I can’t take my eyes off of him. Did he listen to this song when Jasmine ended their relationship? Play it on a loop? The way some songs make it hurt worse and feel better at the same time.

He turns sad soulful eyes to me as I join him in the chorus. It shouldn’t take me by surprise after all the eye contact from Tuesday night. The two of us alone pretending to share more than our voices but it does. We have gone so long acting like the other person didn’t exist while in the same room, I’ve become sensitive to the sight of him. His eyes take me back to when I coveted his attention. When I’d take any interaction with him and store it like sustenance until the next chance meeting. The next time he and I would occupy place because Dan or my parents invited Miles. When I daydreamed about his smile lines and thought about him at night, discovering my body—wishing it was his hands and not mine.
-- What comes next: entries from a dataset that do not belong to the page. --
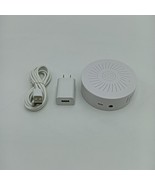 KOOTUMI Gas Alarms Interconnect Hardwire Combination Carbon Monoxide Alarm - €22,46 EUR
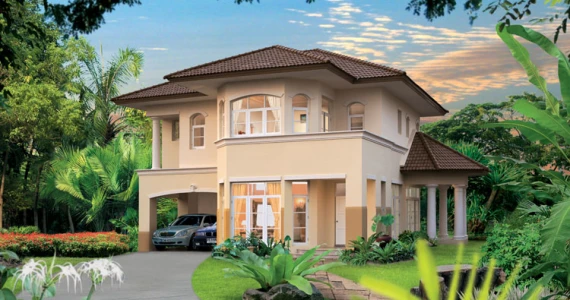 รูปภาพ ลลิล กรีนวิลล์ พระราม 2 - เอกชัย (Lalin Green Ville)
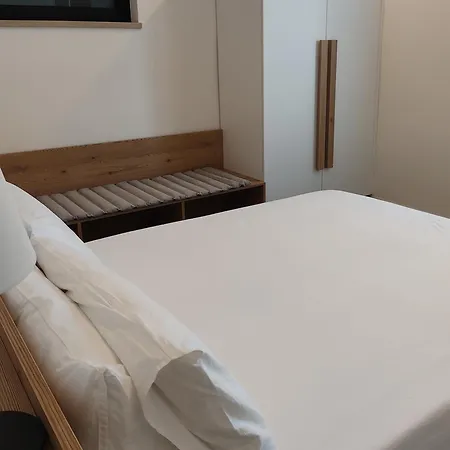 Apartment La Crosona *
When my journals were filled with lyrics of longing and lust and hearts opening to love. Before…

I let the pain of that long ago wound to the surface. It’s not used to the light of day. It’s used to the shadows and deep hidden places of my soul. Where I shoved it. Where it fed on me.

I let him see it now.

Can he see it?

I hope he can. It’d be lighter to share the load. A weight I’m so used to carrying, I don’t remember what it’s like without it. And he’s one of the three people who knows. My stomach turns. My mouth starts to water, remembering—though that’s not the right word because I never actually forgot—why he or me… Why everything is sour.
Tears cling to my eyelashes as he sings the last note. At least to the on-lookers it just looks like I’m affected by the song.

Get it together, woman. You’re at work.

Tori plays her last chord.

My smile to the rapt audience is forced, but they’d never know it. I wait for their applause to die down before saying, “Well… we promise to bring you all back up after the break. You’re gonna love the second half! So much dancing!”